### Exercise aim
Set the pictures aside and transcribe exactly the lines from the one containing "flower: Vintage photo" through the final line of the records.

### Listed entries
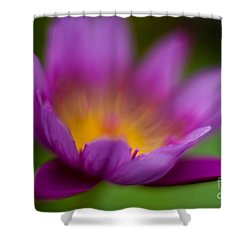 Glorious Lily Shower Curtain by Mike Reid
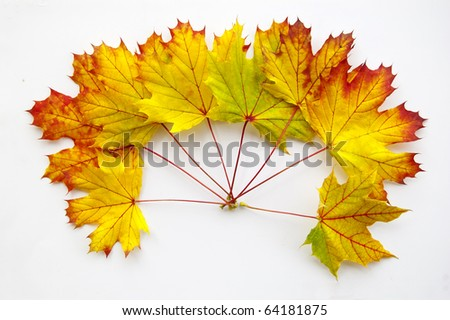 Many colorful autumn leaves isolated on white - stock photo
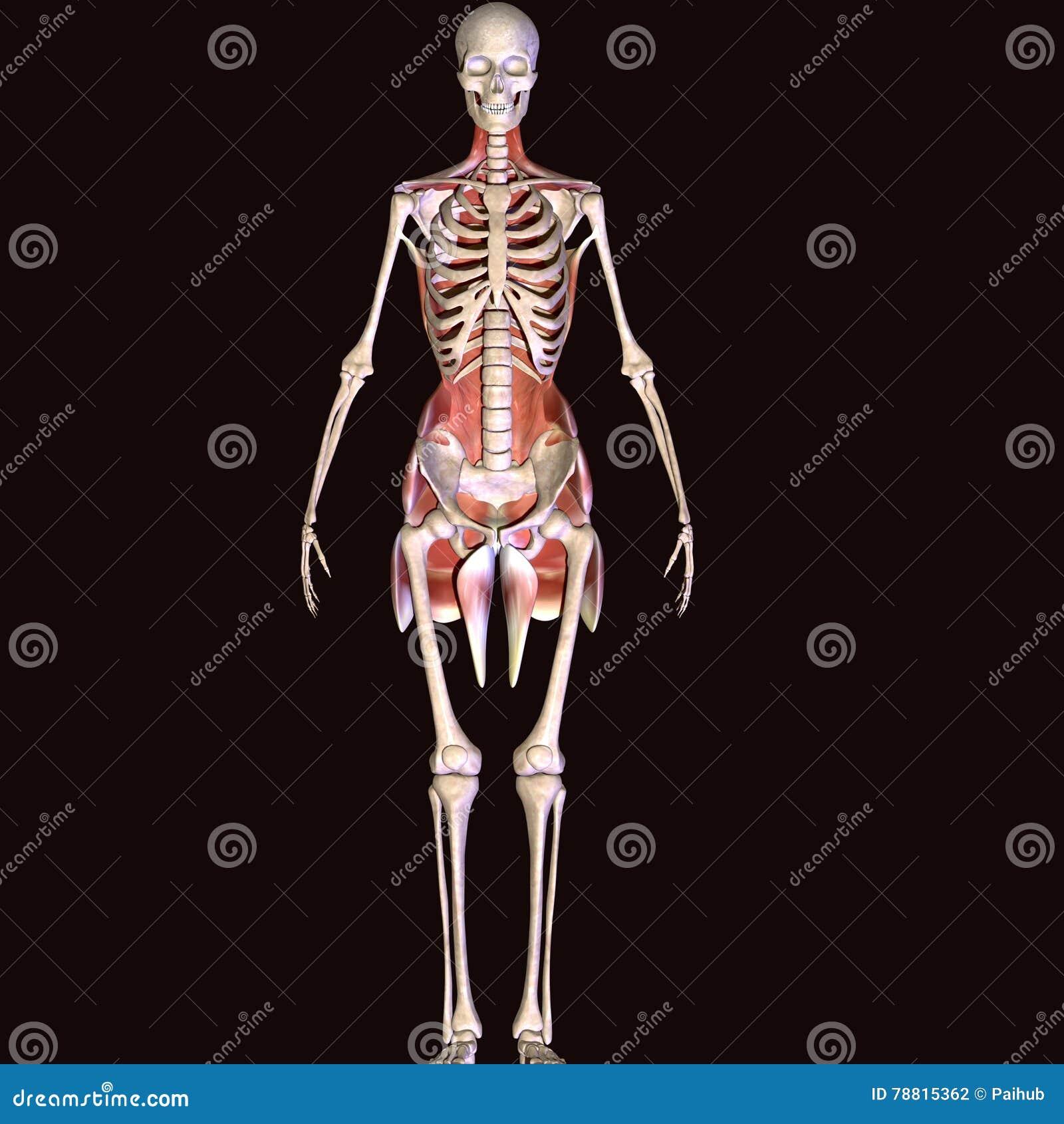 3d Illustration Of Human Body Hip Muscles Stock Illustration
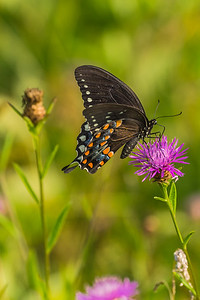 Butterfly_on_Wildflower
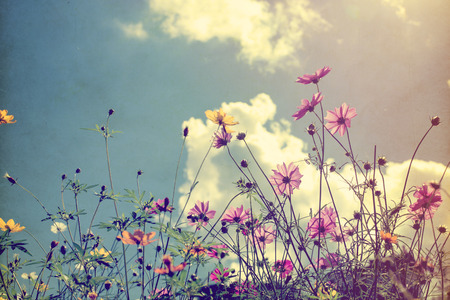 flower: Vintage photo of nature background with wild flowers and plants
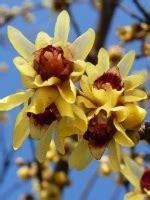 elenco di fiori in ordine alfabetico arbusti in ordine alfabetico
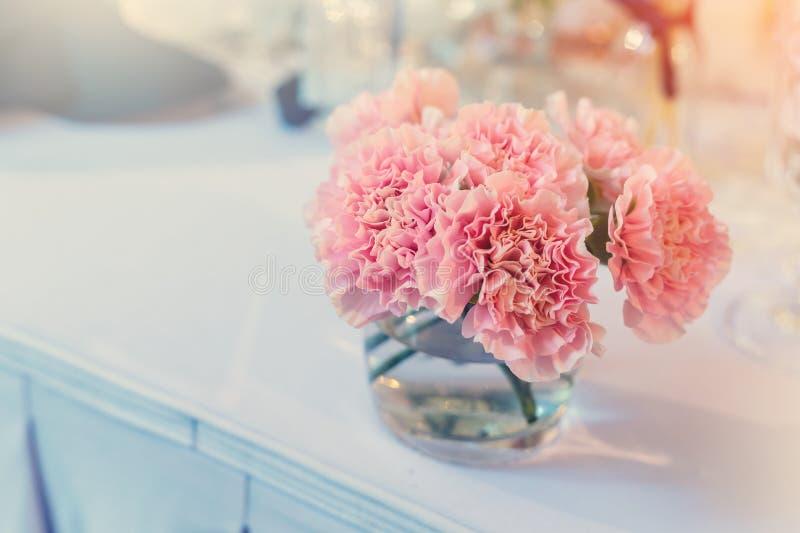 Rosa Gartennelkenblume lizenzfreie stockfotografie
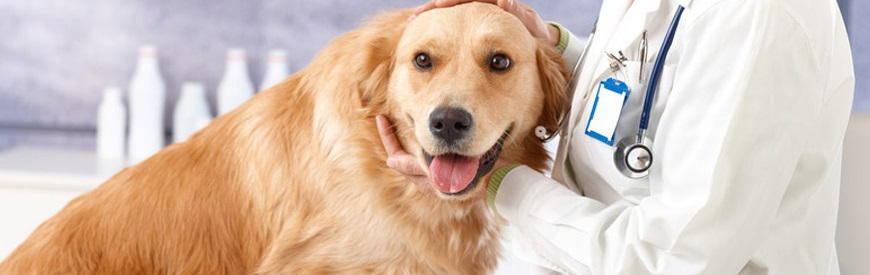 Tramadol for dogs 1 - golden retriever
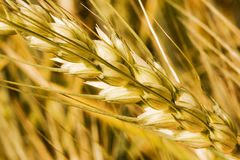 Wheat. Diagonal wheat macro with smooth background Stock Image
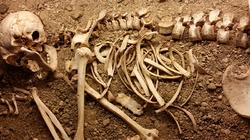 "Dem ""Roman"" Bones"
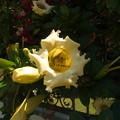 「ウコンラッパ花」始めて見る美しい花。1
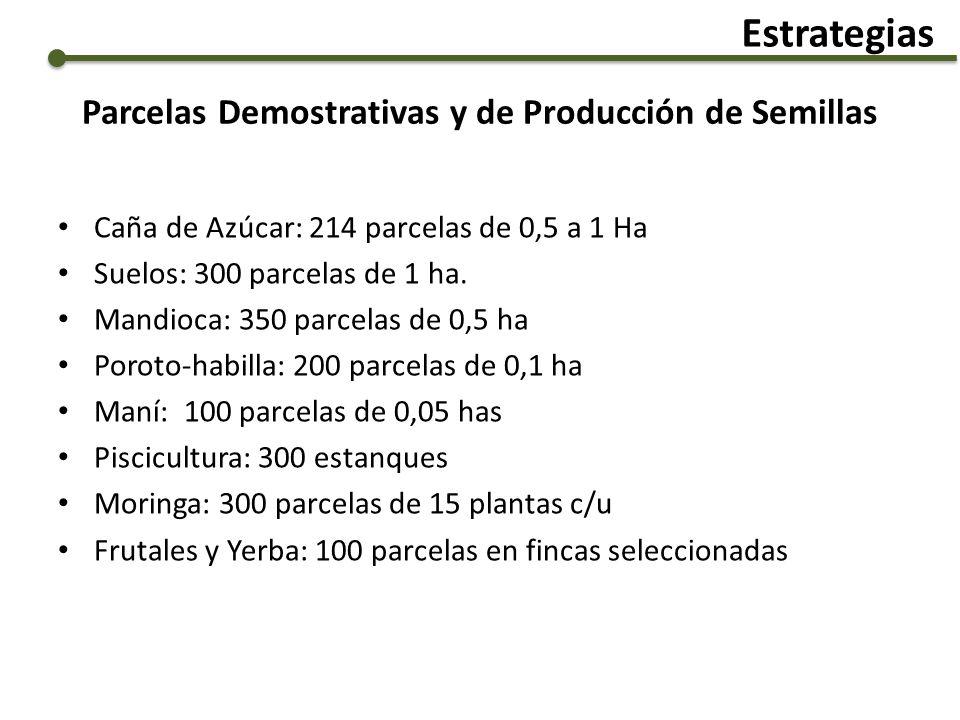Parcelas Demostrativas y de Producción de Semillas Caña de Azúcar: 214 parcelas de 0,5 a 1 Ha Suelos: 300 parcelas de 1 ha. Mandioca: 350 parcelas de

### Worked solution
 flower: Vintage photo of nature background with wild flowers and plants
 elenco di fiori in ordine alfabetico arbusti in ordine alfabetico
 Rosa Gartennelkenblume lizenzfreie stockfotografie
 Tramadol for dogs 1 - golden retriever
 Wheat. Diagonal wheat macro with smooth background Stock Image
 "Dem ""Roman"" Bones"
 「ウコンラッパ花」始めて見る美しい花。1
Parcelas Demostrativas y de Producción de Semillas Caña de Azúcar: 214 parcelas de 0,5 a 1 Ha Suelos: 300 parcelas de 1 ha. Mandioca: 350 parcelas de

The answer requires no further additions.